═══ Invoerregels

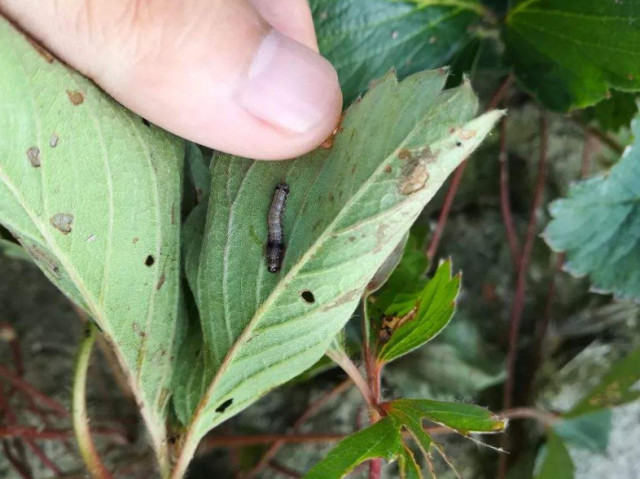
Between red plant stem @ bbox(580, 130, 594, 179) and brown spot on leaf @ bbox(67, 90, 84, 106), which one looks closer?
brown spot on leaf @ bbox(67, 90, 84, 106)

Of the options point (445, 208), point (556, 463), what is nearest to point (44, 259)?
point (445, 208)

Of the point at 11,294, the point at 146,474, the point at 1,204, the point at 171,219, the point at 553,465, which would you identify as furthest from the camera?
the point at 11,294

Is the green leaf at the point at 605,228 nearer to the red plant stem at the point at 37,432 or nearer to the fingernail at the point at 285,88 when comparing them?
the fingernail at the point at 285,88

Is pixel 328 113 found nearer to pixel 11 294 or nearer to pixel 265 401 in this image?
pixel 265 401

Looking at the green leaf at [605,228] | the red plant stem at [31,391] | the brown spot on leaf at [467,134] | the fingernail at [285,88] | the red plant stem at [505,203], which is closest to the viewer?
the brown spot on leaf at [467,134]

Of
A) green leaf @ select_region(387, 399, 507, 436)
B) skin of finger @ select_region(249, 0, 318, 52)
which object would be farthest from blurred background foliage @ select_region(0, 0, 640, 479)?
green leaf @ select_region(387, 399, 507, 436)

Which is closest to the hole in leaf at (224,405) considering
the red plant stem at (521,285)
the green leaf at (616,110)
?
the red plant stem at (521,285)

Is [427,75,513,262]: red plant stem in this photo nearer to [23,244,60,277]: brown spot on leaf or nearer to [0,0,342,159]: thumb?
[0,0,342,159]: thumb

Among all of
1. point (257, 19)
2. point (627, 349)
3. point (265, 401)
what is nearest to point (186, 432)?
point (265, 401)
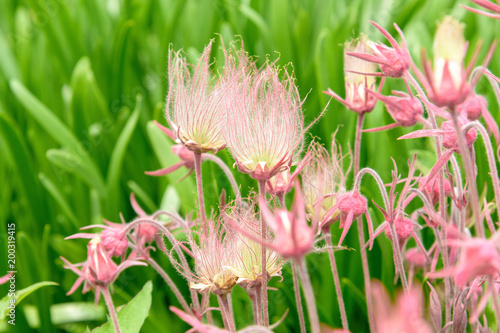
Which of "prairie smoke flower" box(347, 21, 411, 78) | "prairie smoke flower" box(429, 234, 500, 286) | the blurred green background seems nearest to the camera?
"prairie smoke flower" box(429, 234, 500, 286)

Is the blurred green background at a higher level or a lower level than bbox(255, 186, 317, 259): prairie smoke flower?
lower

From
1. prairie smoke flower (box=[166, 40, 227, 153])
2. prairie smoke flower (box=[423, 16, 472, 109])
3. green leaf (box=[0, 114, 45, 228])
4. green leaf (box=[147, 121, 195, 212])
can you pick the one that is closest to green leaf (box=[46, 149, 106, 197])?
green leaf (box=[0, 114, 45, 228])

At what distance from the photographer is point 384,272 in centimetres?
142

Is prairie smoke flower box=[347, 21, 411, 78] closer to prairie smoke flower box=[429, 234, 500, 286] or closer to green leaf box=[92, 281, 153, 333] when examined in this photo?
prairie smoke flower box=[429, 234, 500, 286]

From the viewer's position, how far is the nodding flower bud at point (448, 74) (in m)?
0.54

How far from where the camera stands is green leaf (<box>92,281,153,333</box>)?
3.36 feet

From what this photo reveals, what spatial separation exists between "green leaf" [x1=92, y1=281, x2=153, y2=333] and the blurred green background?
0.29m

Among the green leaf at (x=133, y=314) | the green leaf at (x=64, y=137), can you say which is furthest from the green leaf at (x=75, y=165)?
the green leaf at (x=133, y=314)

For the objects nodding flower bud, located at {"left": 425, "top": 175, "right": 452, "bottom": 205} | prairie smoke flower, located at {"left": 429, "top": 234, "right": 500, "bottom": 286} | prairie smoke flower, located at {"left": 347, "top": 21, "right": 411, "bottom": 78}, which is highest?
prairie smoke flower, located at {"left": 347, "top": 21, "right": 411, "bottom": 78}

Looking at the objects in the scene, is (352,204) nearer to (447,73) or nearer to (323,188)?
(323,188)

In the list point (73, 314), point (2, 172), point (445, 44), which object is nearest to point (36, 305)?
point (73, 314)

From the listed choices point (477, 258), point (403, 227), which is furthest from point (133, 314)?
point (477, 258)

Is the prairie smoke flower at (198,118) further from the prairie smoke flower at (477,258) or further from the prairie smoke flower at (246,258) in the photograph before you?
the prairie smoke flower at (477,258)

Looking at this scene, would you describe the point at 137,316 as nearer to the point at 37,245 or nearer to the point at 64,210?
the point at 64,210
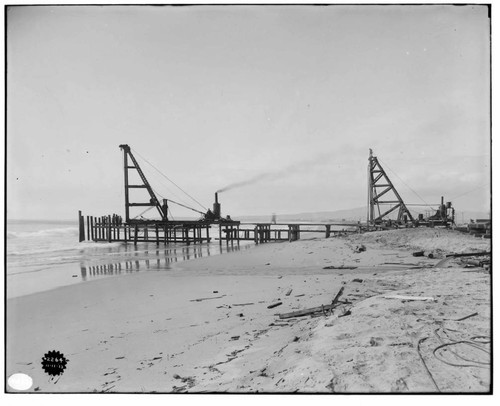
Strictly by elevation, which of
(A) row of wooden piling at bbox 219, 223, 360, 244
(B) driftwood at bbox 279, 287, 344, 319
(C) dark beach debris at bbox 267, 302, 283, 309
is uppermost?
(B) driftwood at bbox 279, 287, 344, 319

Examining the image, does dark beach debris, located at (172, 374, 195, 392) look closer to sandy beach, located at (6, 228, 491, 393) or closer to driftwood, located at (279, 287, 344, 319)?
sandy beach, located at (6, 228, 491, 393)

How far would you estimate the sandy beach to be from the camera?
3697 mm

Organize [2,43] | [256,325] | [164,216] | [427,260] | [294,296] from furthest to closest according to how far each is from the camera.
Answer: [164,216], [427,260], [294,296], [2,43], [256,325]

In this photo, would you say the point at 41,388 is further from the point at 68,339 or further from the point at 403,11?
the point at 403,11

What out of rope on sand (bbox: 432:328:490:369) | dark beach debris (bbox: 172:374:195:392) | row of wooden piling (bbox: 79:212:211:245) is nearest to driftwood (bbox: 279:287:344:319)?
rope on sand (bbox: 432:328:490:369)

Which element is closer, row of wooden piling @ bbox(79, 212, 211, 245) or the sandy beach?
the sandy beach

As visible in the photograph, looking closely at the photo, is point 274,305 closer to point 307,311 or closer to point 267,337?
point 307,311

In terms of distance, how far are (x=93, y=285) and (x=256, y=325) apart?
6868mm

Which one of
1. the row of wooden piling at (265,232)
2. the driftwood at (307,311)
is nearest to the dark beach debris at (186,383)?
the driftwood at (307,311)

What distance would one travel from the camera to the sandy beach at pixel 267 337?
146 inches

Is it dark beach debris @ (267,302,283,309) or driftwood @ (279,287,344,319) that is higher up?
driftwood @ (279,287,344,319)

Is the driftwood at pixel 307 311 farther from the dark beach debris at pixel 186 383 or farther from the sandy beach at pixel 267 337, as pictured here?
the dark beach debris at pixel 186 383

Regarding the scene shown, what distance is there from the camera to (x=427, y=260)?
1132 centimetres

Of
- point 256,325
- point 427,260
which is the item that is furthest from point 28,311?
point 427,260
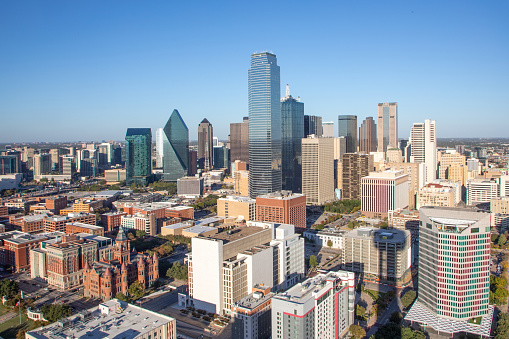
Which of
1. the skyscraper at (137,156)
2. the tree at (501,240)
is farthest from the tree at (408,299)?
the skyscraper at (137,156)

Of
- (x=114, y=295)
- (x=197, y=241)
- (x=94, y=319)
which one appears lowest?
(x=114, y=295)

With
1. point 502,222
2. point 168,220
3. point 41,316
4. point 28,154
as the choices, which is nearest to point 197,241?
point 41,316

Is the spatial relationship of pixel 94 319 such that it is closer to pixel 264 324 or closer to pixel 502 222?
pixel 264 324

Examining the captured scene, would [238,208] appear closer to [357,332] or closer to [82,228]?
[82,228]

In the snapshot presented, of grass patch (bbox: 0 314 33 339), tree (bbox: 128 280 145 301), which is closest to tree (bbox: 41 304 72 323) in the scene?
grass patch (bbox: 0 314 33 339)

══════

Wat te doen: Wijzig in alle gegevens hierboven overal "blurred green background" in "blurry green background" en geef de gegevens verder ongewijzigd terug. Laat de afbeeldingen alsjeblieft weg uit je antwoord.

Uitvoer:
Between red plant stem @ bbox(580, 130, 594, 179) and brown spot on leaf @ bbox(67, 90, 84, 106), which one looks closer?
brown spot on leaf @ bbox(67, 90, 84, 106)

Of the options point (445, 208), point (556, 463), what is nearest to point (44, 259)?
point (445, 208)

Of the point at 11,294, the point at 146,474, the point at 1,204, the point at 171,219, the point at 553,465, which would you identify as furthest from the camera?
the point at 11,294

Is the green leaf at the point at 605,228 nearer to the red plant stem at the point at 37,432 or nearer to the fingernail at the point at 285,88 when comparing them?
the fingernail at the point at 285,88

Is pixel 328 113 found nearer to pixel 11 294 or nearer to pixel 265 401 in this image?
pixel 265 401

Looking at the green leaf at [605,228] | the red plant stem at [31,391] | the brown spot on leaf at [467,134] | the fingernail at [285,88] | the red plant stem at [505,203], which is closest to the viewer?
the brown spot on leaf at [467,134]

Of
A) green leaf @ select_region(387, 399, 507, 436)
B) skin of finger @ select_region(249, 0, 318, 52)
which object would be farthest from blurred background foliage @ select_region(0, 0, 640, 479)?
green leaf @ select_region(387, 399, 507, 436)

Which is closest to the hole in leaf at (224,405) considering
the red plant stem at (521,285)
the green leaf at (616,110)
?
the red plant stem at (521,285)

Is [427,75,513,262]: red plant stem in this photo nearer to [23,244,60,277]: brown spot on leaf or nearer to [0,0,342,159]: thumb?
[0,0,342,159]: thumb

Among all of
1. point (257, 19)
2. point (627, 349)
3. point (265, 401)
what is nearest to point (186, 432)?
point (265, 401)
Which of "prairie smoke flower" box(347, 21, 411, 78) | "prairie smoke flower" box(429, 234, 500, 286) | the blurry green background seems nearest to the camera?
"prairie smoke flower" box(429, 234, 500, 286)

Is the blurry green background at a higher level or a lower level than bbox(255, 186, 317, 259): prairie smoke flower?
lower

From
1. prairie smoke flower (box=[166, 40, 227, 153])
2. prairie smoke flower (box=[423, 16, 472, 109])
3. green leaf (box=[0, 114, 45, 228])
4. green leaf (box=[147, 121, 195, 212])
can you pick the one that is closest to green leaf (box=[46, 149, 106, 197])?
green leaf (box=[0, 114, 45, 228])

At what distance from the photographer is point 384,272 in centimetres?
142

Is prairie smoke flower box=[347, 21, 411, 78] closer to prairie smoke flower box=[429, 234, 500, 286] or closer to green leaf box=[92, 281, 153, 333] when examined in this photo?
prairie smoke flower box=[429, 234, 500, 286]

From the viewer's position, how far is the nodding flower bud at point (448, 74) (in m)?
0.54

How far from where the camera stands is green leaf (<box>92,281,153,333</box>)?
3.36 feet

From what this photo reveals, what spatial separation exists between "green leaf" [x1=92, y1=281, x2=153, y2=333] and the blurry green background?
0.29m

Among the green leaf at (x=133, y=314) | the green leaf at (x=64, y=137), can you say which is furthest from the green leaf at (x=75, y=165)?
the green leaf at (x=133, y=314)

For the objects nodding flower bud, located at {"left": 425, "top": 175, "right": 452, "bottom": 205} | prairie smoke flower, located at {"left": 429, "top": 234, "right": 500, "bottom": 286} | prairie smoke flower, located at {"left": 347, "top": 21, "right": 411, "bottom": 78}, which is highest?
prairie smoke flower, located at {"left": 347, "top": 21, "right": 411, "bottom": 78}

Looking at the objects in the scene, is (352,204) nearer to (447,73) or nearer to (323,188)?
(323,188)

In the list point (73, 314), point (2, 172), point (445, 44), which object is nearest to point (36, 305)?
point (73, 314)

From the listed choices point (477, 258), point (403, 227), which is furthest from point (133, 314)?
point (477, 258)

Is the prairie smoke flower at (198,118) further from the prairie smoke flower at (477,258) or further from the prairie smoke flower at (246,258) in the photograph before you?
the prairie smoke flower at (477,258)

Looking at this scene, would you describe the point at 137,316 as nearer to the point at 37,245 or nearer to the point at 64,210?
the point at 64,210
Strictly by elevation, which of
(A) row of wooden piling at bbox 219, 223, 360, 244
(B) driftwood at bbox 279, 287, 344, 319
(C) dark beach debris at bbox 267, 302, 283, 309
is uppermost?
(B) driftwood at bbox 279, 287, 344, 319

Examining the image, does dark beach debris, located at (172, 374, 195, 392) look closer to sandy beach, located at (6, 228, 491, 393) or closer to driftwood, located at (279, 287, 344, 319)?
sandy beach, located at (6, 228, 491, 393)

How far would you estimate the sandy beach to be from the camera?
3697 mm

Organize [2,43] | [256,325] | [164,216] | [427,260] | [294,296] from furthest to closest according to how far each is from the camera.
Answer: [164,216], [427,260], [294,296], [2,43], [256,325]

In this photo, would you say the point at 41,388 is further from the point at 68,339 or further from the point at 403,11?
the point at 403,11

What out of rope on sand (bbox: 432:328:490:369) | dark beach debris (bbox: 172:374:195:392) | row of wooden piling (bbox: 79:212:211:245) is nearest to driftwood (bbox: 279:287:344:319)?
rope on sand (bbox: 432:328:490:369)

Which element is closer, row of wooden piling @ bbox(79, 212, 211, 245) or the sandy beach?
the sandy beach

As visible in the photograph, looking closely at the photo, is point 274,305 closer to point 307,311 or closer to point 267,337?
point 307,311

In terms of distance, how far are (x=93, y=285) and (x=256, y=325) apart?
6868mm

Which one of
1. the row of wooden piling at (265,232)
2. the driftwood at (307,311)
is nearest to the dark beach debris at (186,383)?
the driftwood at (307,311)

What distance would one travel from the camera to the sandy beach at pixel 267 337?
146 inches

Is it dark beach debris @ (267,302,283,309) or driftwood @ (279,287,344,319) that is higher up?
driftwood @ (279,287,344,319)

Is the driftwood at pixel 307 311 farther from the dark beach debris at pixel 186 383 or farther from the sandy beach at pixel 267 337, as pictured here?
the dark beach debris at pixel 186 383

Regarding the scene shown, what distance is there from the camera to (x=427, y=260)?
1132 centimetres

Of
- point 256,325
- point 427,260
which is the item that is furthest from point 28,311?
point 427,260
Which of
1. the skyscraper at (137,156)
2. the tree at (501,240)
is farthest from the tree at (408,299)?
the skyscraper at (137,156)

Of
- (x=114, y=295)
- (x=197, y=241)
- (x=94, y=319)
which one appears lowest?
(x=114, y=295)

With
1. point 502,222
2. point 168,220
3. point 41,316
4. point 28,154
as the choices, which is nearest to point 197,241?
point 41,316

Is the spatial relationship of pixel 94 319 such that it is closer to pixel 264 324 or closer to pixel 502 222?
pixel 264 324

Examining the captured scene, would [238,208] appear closer to [357,332] or closer to [82,228]?
[82,228]

In the snapshot presented, of grass patch (bbox: 0 314 33 339), tree (bbox: 128 280 145 301), which is closest to tree (bbox: 41 304 72 323) in the scene?
grass patch (bbox: 0 314 33 339)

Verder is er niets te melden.